━━━━━ Text section ━━━━━

= The Monkeys Have No Tails in Zamboanga =

U.S. military marching song

"The Monkeys Have No Tails in Zamboanga" (Roud 12598) is a song, probably written during the Philippine–American War or the Moro Rebellion. It was popular with U.S. soldiers in the Pacific in World War II.

==History==
"The Monkeys Have No Tails in Zamboanga" is the official regimental march of the 27th Infantry Regiment, as the "Wolfhound March". The lyrics of this official version were written in 1907 in Cuba by G. Savoca, the regimental band leader (died 1912), after the regiment was formed in 1901 to serve in the Philippines. According to Harry McClintock, the tune was borrowed from an official march of the Philippine Constabulary Band, as played at the St. Louis Exposition in 1904. One version was collected as part of the Gordon "Inferno" Collection. As with many folk songs with military origins (such as "Mademoiselle from Armentières" from World War I), the song becomes a souvenir of the campaign for those who served.
==Lyrics==

Oh, the monkeys have no tails in Zamboanga,
Oh, the monkeys have no tails in Zamboanga,
Oh, the monkeys have no tails,
They were bitten off by whales,
Oh, the monkeys have no tails in Zamboanga.

Chorus:
Oh, we won't go back to Subic anymore,
Oh, we won't go back to Subic anymore,
Oh, we won't go back to Subic
Where they mix our wine with tubig,
Oh, we won't go back to Subic anymore.

━━━━━

Activity:
Resume the article on the song "The Monkeys Have No Tails in Zamboanga," starting immediately after its final line.

━━━━━ Dataset content ━━━━━

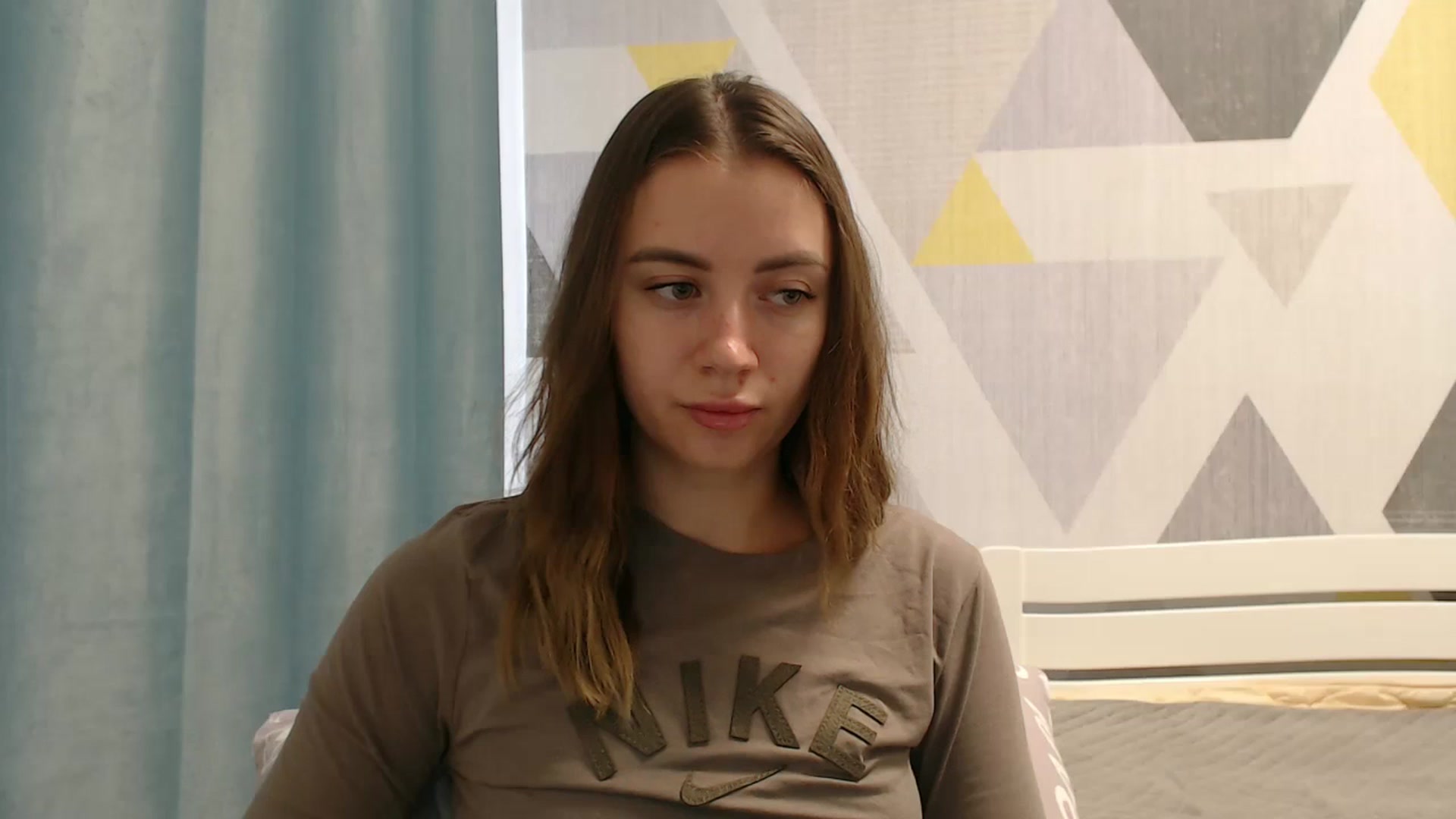 Gallery image thumbnail from Sulfate0's myfreecams stream on, 10/18/2025, 08:29 image 14 of 20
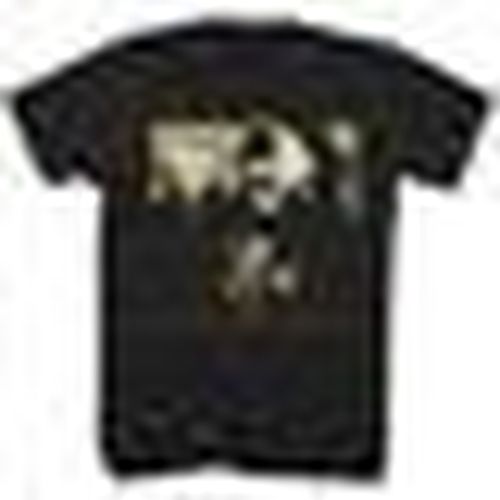 T-shirt & Polo U2 Joshua Tree - U2 - Modalova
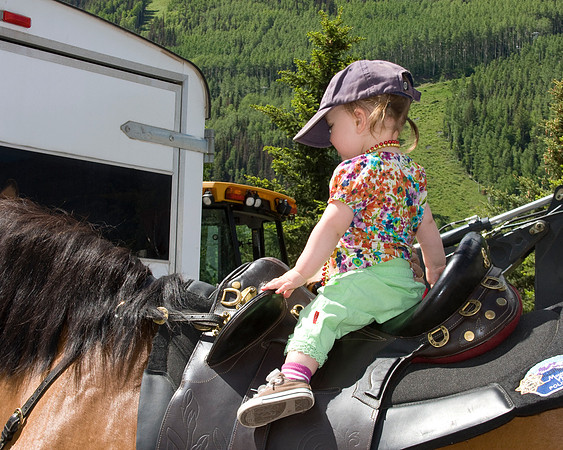 2009 Touch-a-Truck (74)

━━━━━

Answer space:
Chorus

Oh, the carabao have no hair in Mindanao,
Oh, the carabao have no hair in Mindanao,
Oh, the carabao have no hair,
Holy smoke! But they are bare,
Oh, the carabao have no hair in Mindanao.

Chorus

Oh, the fishes wear no skirts in Iloilo,
Oh, the fishes wear no skirts in Iloilo,
Oh, the fishes wear no skirts,
But they all have undershirts,
Oh, the fishes wear no skirts in Iloilo.

Chorus

They grow potatoes small in Iloilo,
They grow potatoes small in Iloilo,
They grow potatoes small,
And they eat them skins and all,
They grow potatoes small in Iloilo.

Chorus

Oh, the birdies have no feet in Mariveles,
Oh, the birdies have no feet in Mariveles,
Oh, the birdies have no feet,
They were burned off by the heat,
Oh, the birdies have no feet in Mariveles.

Chorus

Oh, we'll all go up to China in the spring time,
Oh, we'll all go up to China in the spring time,
Oh, we'll hop aboard a liner,
I can think of nothing finer,
Oh, we'll all go up to China in the spring time.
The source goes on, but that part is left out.